Please rewrite the records starting with the line containing "this 450×281 image." and going on through the line containing "rusty military vehicle [152, 97, 400, 268]", with "detector" changed to "classifier" and nothing else altered. Give back only those lines.

[Collection entries]
++++++

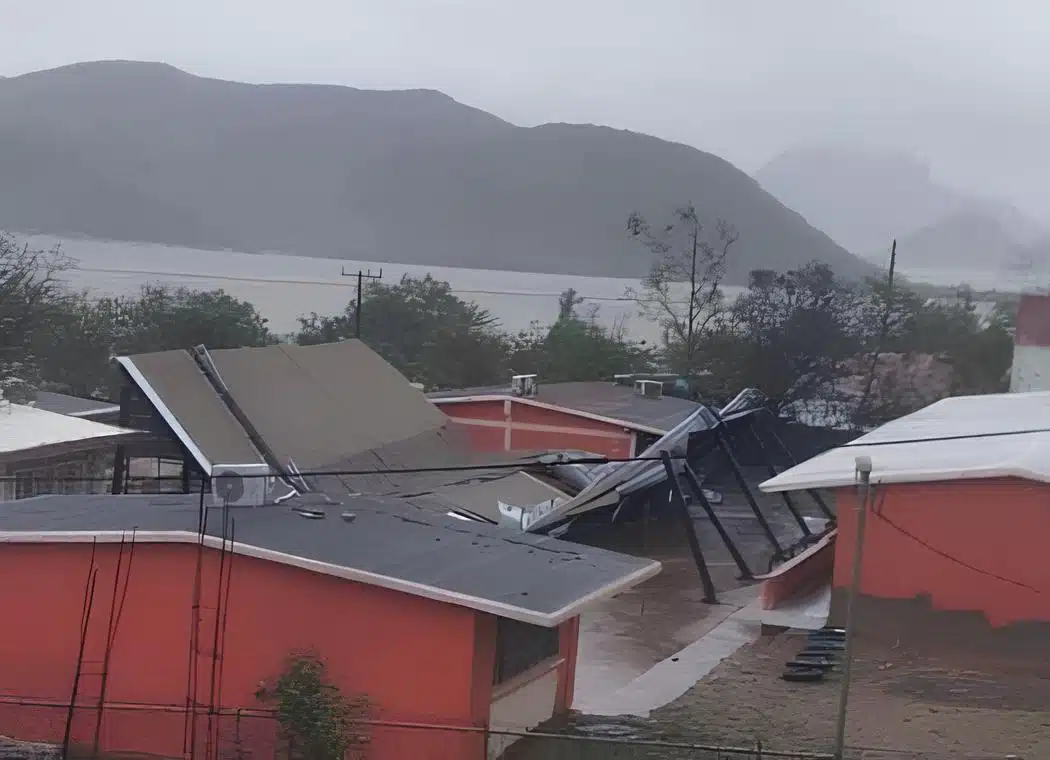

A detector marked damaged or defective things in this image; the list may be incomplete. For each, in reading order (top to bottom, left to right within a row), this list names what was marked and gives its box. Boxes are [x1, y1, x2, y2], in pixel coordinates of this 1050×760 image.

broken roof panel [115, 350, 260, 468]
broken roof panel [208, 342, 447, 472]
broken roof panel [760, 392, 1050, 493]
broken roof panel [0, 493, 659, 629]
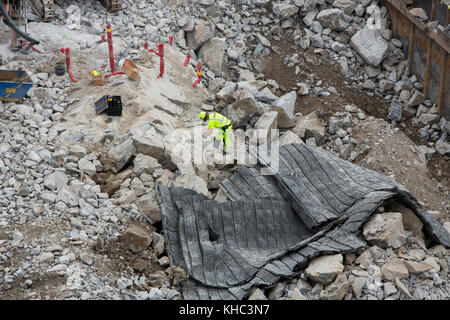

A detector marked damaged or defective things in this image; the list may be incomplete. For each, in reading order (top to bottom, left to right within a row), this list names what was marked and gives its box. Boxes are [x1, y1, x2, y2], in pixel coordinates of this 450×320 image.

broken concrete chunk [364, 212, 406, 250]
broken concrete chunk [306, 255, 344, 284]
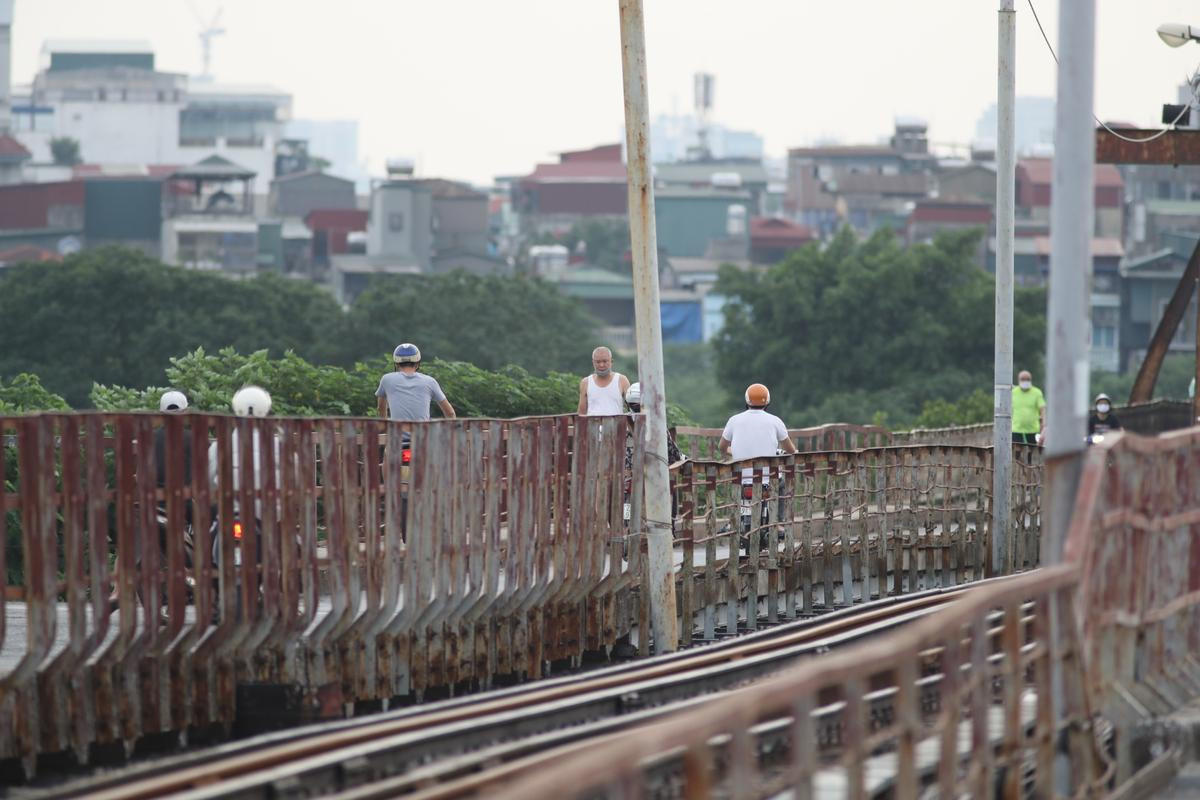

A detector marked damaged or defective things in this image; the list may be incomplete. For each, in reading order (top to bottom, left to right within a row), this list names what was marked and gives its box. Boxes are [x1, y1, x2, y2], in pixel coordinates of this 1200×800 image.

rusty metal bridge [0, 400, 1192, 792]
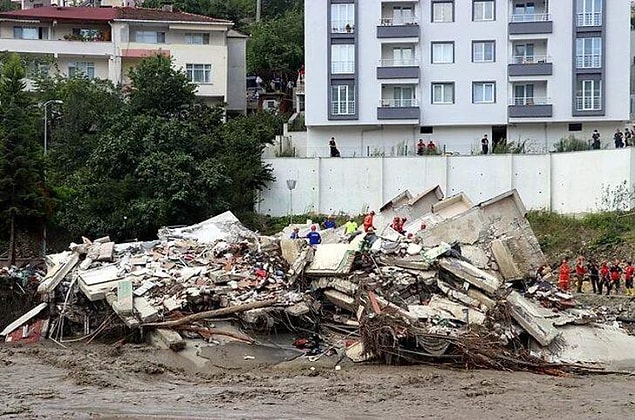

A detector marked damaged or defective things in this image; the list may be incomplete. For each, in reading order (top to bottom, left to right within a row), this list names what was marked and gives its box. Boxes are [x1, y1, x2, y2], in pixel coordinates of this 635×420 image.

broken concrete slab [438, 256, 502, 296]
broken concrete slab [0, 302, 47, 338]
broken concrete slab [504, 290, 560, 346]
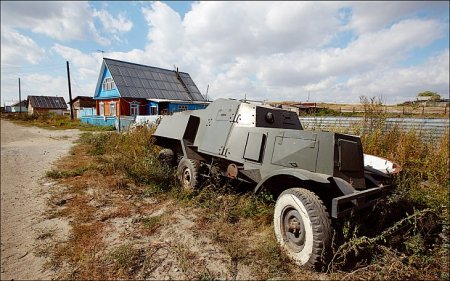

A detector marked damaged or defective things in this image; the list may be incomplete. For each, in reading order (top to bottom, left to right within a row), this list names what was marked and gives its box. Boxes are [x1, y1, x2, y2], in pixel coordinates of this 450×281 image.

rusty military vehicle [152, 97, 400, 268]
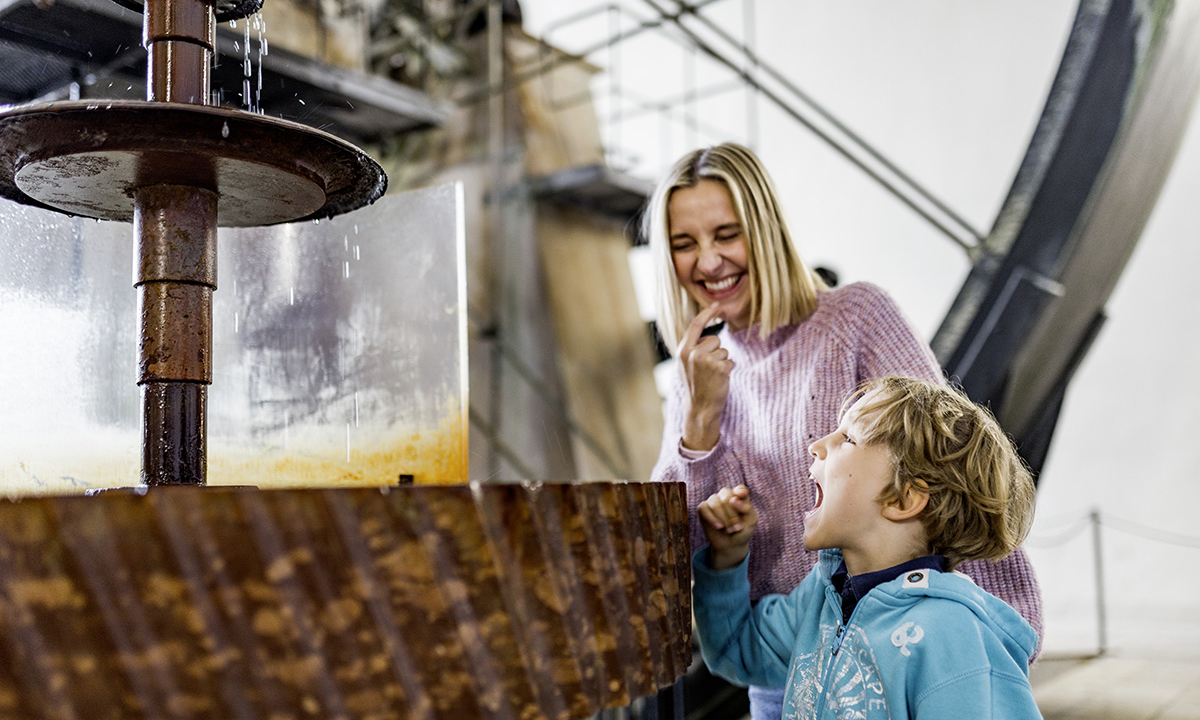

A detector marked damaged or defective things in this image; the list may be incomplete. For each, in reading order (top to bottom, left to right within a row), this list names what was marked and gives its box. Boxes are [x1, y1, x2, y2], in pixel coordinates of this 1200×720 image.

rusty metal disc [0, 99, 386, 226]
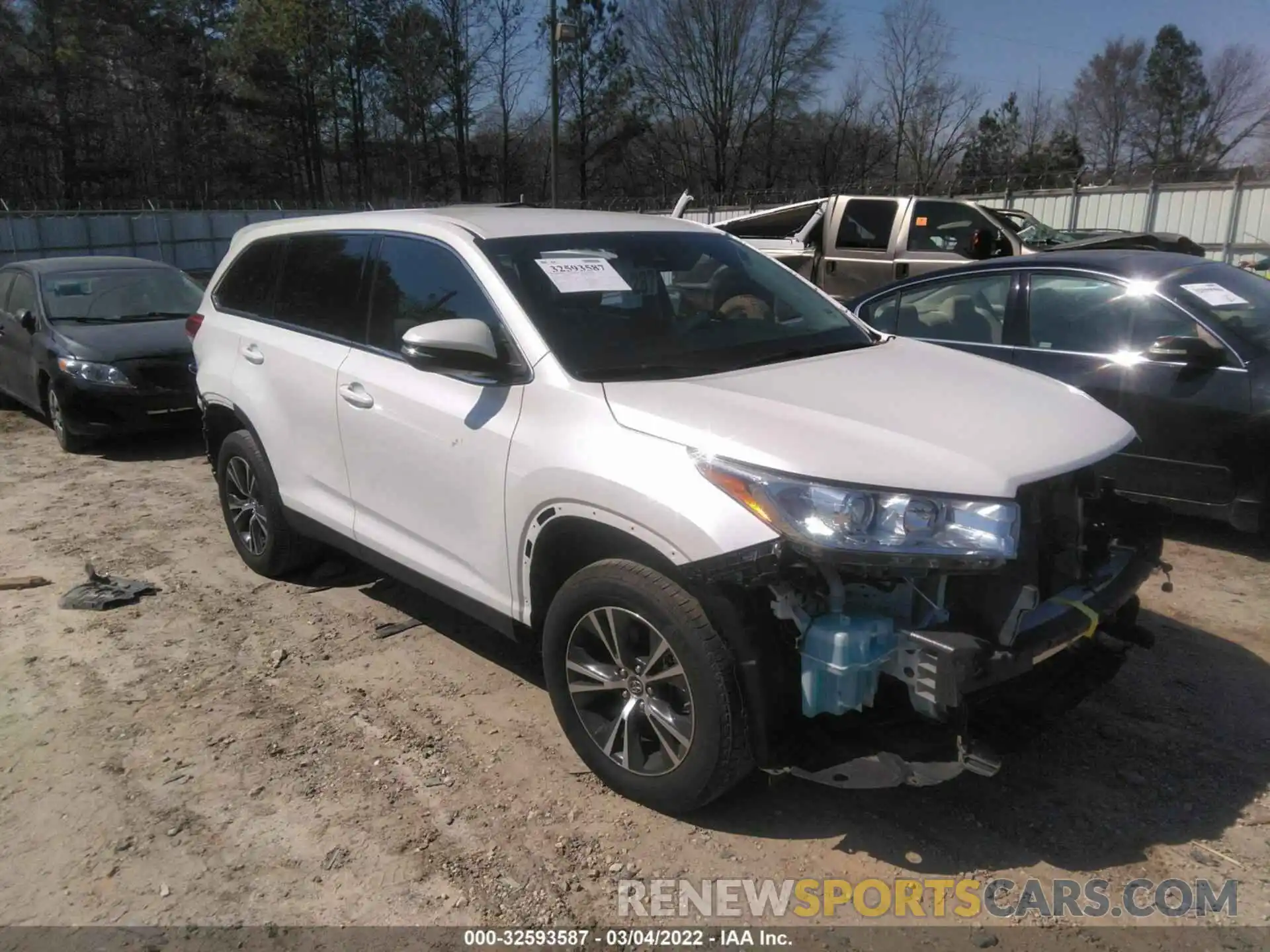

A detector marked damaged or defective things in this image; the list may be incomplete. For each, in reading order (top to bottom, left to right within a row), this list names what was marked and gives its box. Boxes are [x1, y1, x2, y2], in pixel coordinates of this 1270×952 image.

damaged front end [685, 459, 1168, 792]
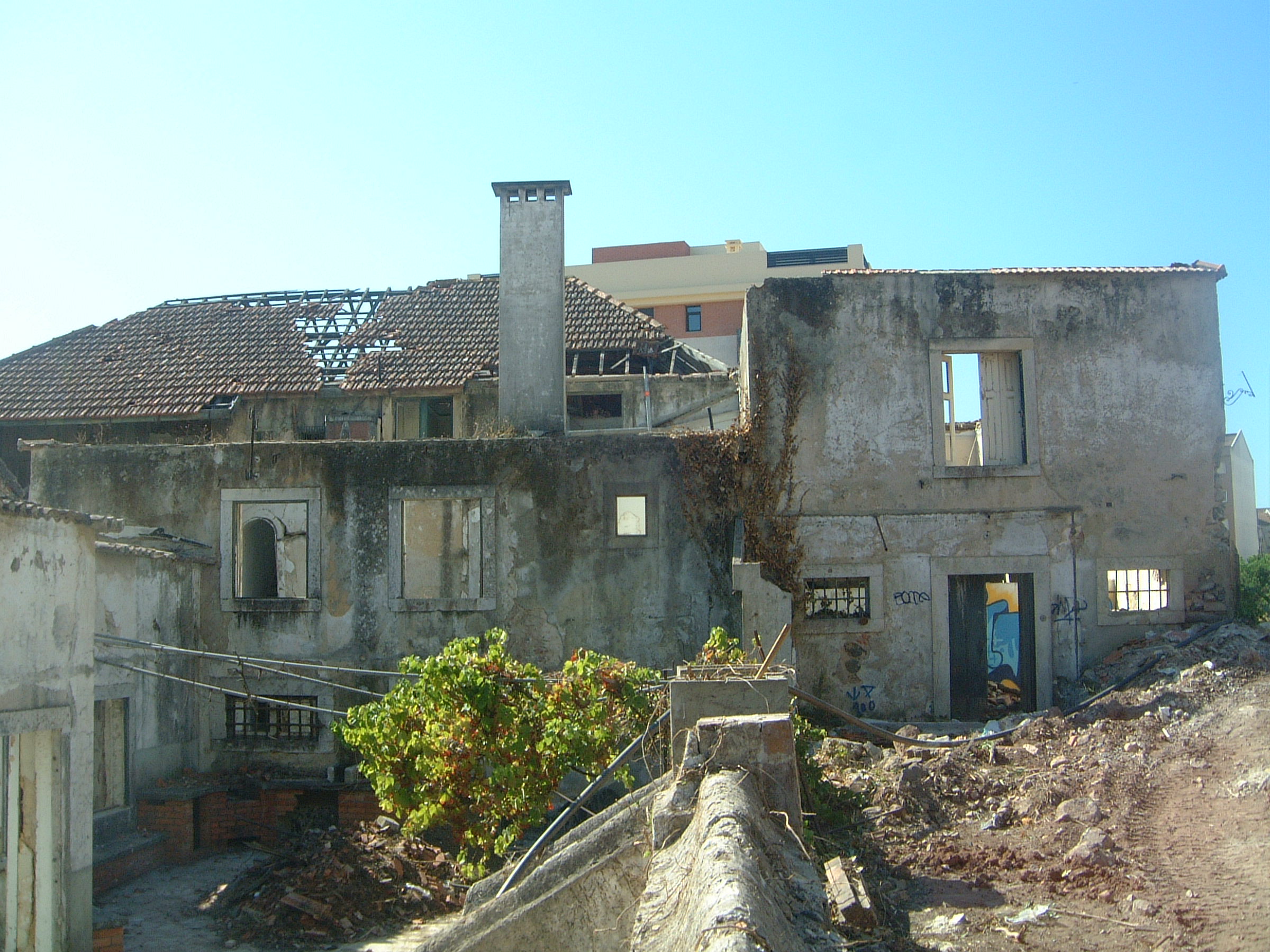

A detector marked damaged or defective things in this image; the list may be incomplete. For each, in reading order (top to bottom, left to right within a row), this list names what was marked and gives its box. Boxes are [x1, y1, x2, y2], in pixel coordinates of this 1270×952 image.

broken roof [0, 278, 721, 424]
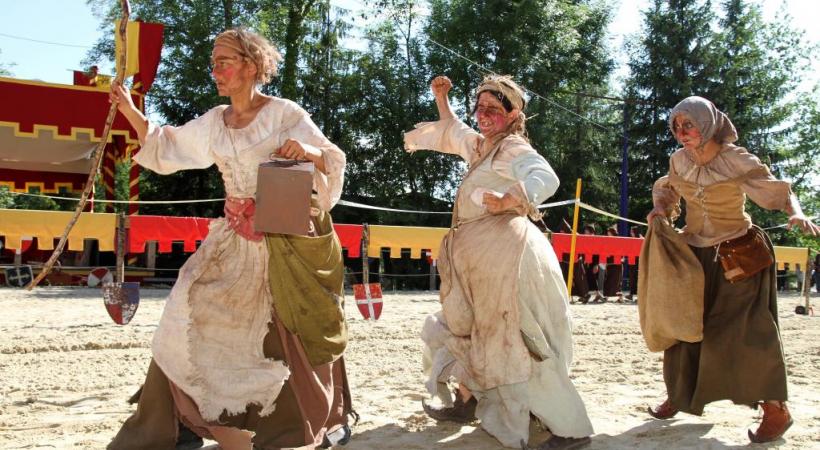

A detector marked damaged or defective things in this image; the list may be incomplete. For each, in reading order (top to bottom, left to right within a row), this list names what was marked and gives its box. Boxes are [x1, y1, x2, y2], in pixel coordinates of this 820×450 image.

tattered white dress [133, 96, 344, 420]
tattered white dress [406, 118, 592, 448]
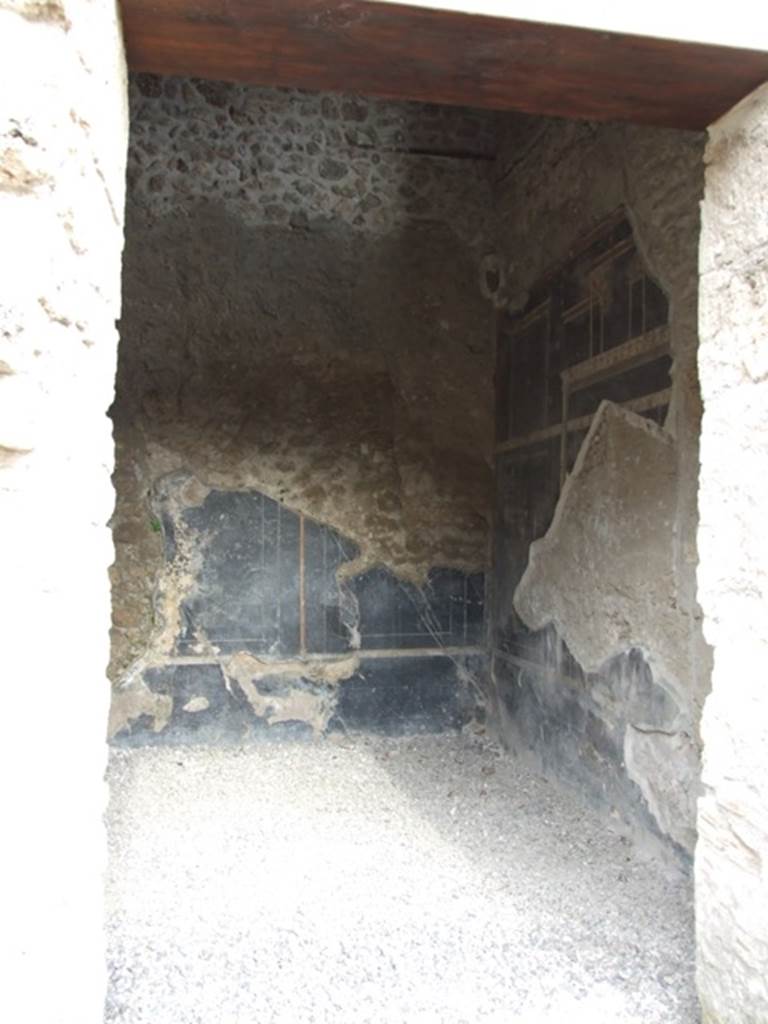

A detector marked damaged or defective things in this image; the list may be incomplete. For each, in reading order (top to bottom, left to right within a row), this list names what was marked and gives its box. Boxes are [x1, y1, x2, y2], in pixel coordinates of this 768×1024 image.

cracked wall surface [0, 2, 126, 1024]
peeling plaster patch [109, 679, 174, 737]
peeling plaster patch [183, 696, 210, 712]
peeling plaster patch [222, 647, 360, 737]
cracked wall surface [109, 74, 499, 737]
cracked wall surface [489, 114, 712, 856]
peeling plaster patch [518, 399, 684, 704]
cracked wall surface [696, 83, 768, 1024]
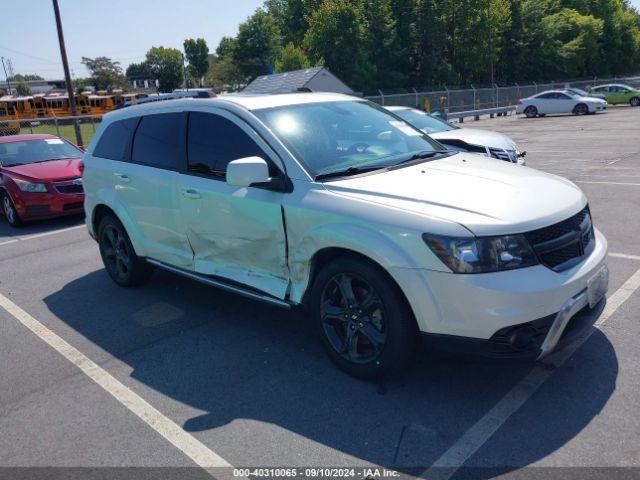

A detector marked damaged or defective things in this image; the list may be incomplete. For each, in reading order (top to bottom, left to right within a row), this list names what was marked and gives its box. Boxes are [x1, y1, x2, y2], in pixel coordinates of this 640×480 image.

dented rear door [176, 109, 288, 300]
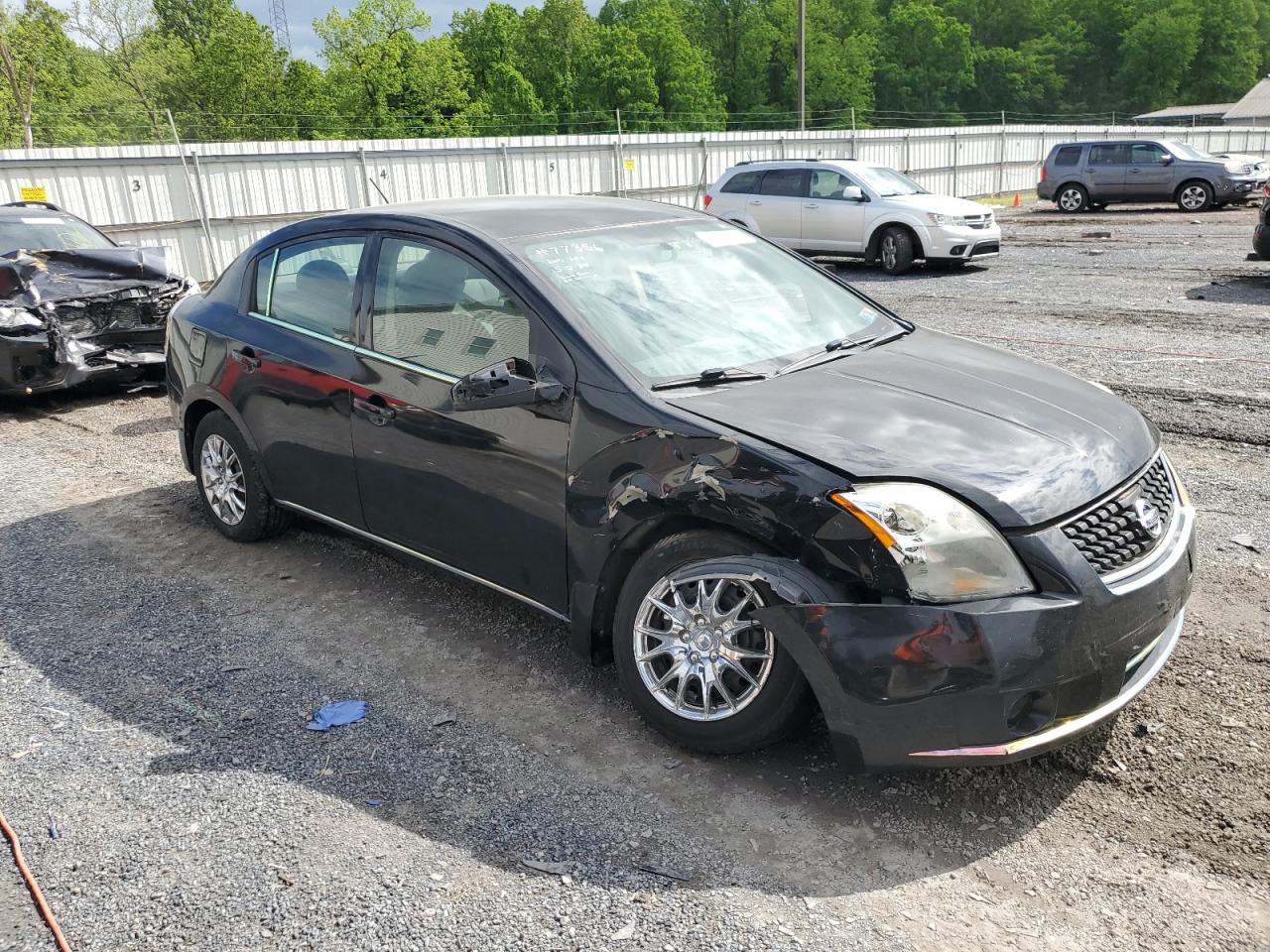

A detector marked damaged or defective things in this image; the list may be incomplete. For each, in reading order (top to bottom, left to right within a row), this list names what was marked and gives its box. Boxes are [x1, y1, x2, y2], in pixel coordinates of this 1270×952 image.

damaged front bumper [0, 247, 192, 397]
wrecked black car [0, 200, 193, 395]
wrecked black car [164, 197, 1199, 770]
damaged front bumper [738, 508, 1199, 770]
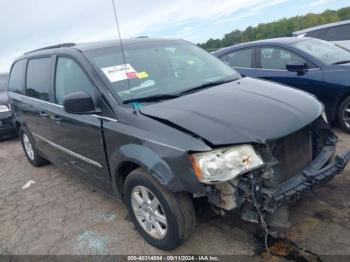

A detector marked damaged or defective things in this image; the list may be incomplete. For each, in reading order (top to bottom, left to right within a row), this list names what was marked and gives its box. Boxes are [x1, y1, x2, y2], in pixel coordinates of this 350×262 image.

++++++

Result for this task
A classifier marked damaged or defective things in this image; the list may be incomplete. For each, in reading order (top to bottom, left to right within a row), this list names what was marked and gives its box. Boxes are [x1, y1, x2, y2], in pixel coordinates of this 450×281 image.

rusty military vehicle [152, 97, 400, 268]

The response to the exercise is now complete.